At block 308, the ensemble extracts natural language content from the body element of the HTML code. The ensemble discards elements from the body element of the HTML code known to not correspond to natural language content. The ensemble then removes HTML syntax and ASCII characters outside a range of codes (e.g., non-alphanumeric ASCII characters) and extracts consecutive sequences of characters within the range of codes as tokens.


At block 310, the ensemble inputs the natural language content into a natural language model to generate a likelihood value(s) that the body element comprises IC. The natural language model was previously trained on one or more natural language tasks with natural language tokens representative of a broader scope than IC— in some instances millions or billions of tokens—and was further trained for the task of IC detection on IC/non-IC labelled tokens. For instance, the natural language model can be a distillBERT or Bidirectional Encoder Representations from Transformers (BERT) model.

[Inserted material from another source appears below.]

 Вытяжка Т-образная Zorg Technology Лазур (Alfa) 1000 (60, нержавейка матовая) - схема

At block 312, the ensemble inputs the generated likelihood value(s) and generated feature values into a classifier to generate an IC verdict and associates the URL with the verdict in the database. For instance, the classifier can be a gradient boosting model or other boosting model that augments the predictions of the natural language model (i.e., the generated likelihood value(s)) with the generated feature values. The database can further store the verdict in association with the URL, content in an HTTP response from the URL, and/or a time stamp for when the IC verdict was generated in any appropriate data structure/database structure.


At block 314, if content returned from the URL is IC according to the verdict generated by the ensemble, flow proceeds to block 316. Otherwise, flow proceeds to block 318.

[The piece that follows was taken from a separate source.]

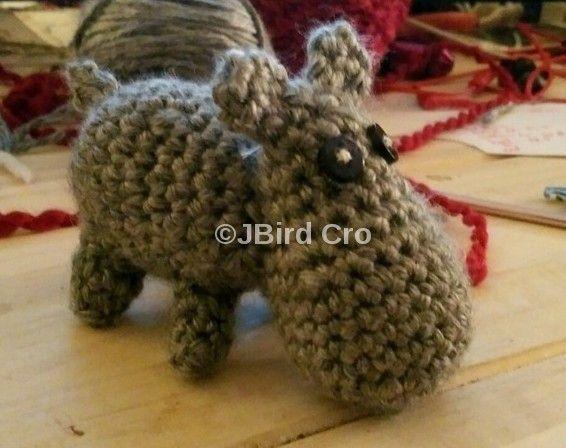 Happy Hippo Senor (crochet, amigurumi, animals)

At block 316, the firewall performs corrective action at the endpoint device. For instance, the firewall can indicate an alert to a user at the endpoint device that includes the requested URL and a description of IC as well as possible risks associated with accessing content from IC websites. Depending on severity of associated applications, the firewall can further terminate sessions/flows corresponding to the URL pending user or administrator approval. Flow returns to block 300.


At block 318, the firewall forwards the URL to an additional classifier for further classification and corrective action. The additional classifier can be configured to identify severity levels based on categories indicated in a classification of the URL. The corrective action can also comprise user alerts and/or session/flow termination based on associated classifications and maliciousness verdicts. Flow returns to block 300.



FIG. 4 is a flowchart of example operations for training an ensemble of a classifier and a natural language model for IC detection. At block 400, a web crawler crawls for HTTP responses from URLs. The web crawler communicates returned HTTP responses to a URL category database (database) for storage prior to training an IC detection model. In some instances, when a large volume of URLs is crawled which leads to a volume of HTTP responses exceeding available storage space, HTTP responses can be deleted from the database. For instance, old HTTP responses or HTTP responses for subdomains can be deleted. Block 400 is depicted with a dashed line to indicate that the operations at block 400 occur continuously in parallel with the remaining operations depicted in FIG. 4. The web crawler continues to populate its selection policy and crawl/recrawl URLs according to the selection policy until external intervention terminates web crawling.


At block 402, an IC detection ensemble trainer (trainer) determines whether training criteria are satisfied. The training criteria can be that a threshold amount of time has elapsed since an IC detection ensemble (ensemble) has been trained, that a sufficient amount of training data has been crawled, that IC detection is required at one or more endpoint devices, any combination thereof, etc. If the trainer determines that the criteria are satisfied, the trainer communicates to the database a request for training data, and flow proceeds to block 404. Otherwise, flow returns to block 400.


At block 404, the database iterates through training URLs in the training data set. Example operations at each iteration are depicted at blocks 406, 408, 410, and 412.


At block 406, the database determines whether the current URL satisfies crawl criteria. The crawl criteria can comprise whether the current URL has been previously crawled and/or how recently the current URL has been crawled. If the crawl criteria are satisfied, flow proceeds to block 408. Otherwise, flow skips to block 410.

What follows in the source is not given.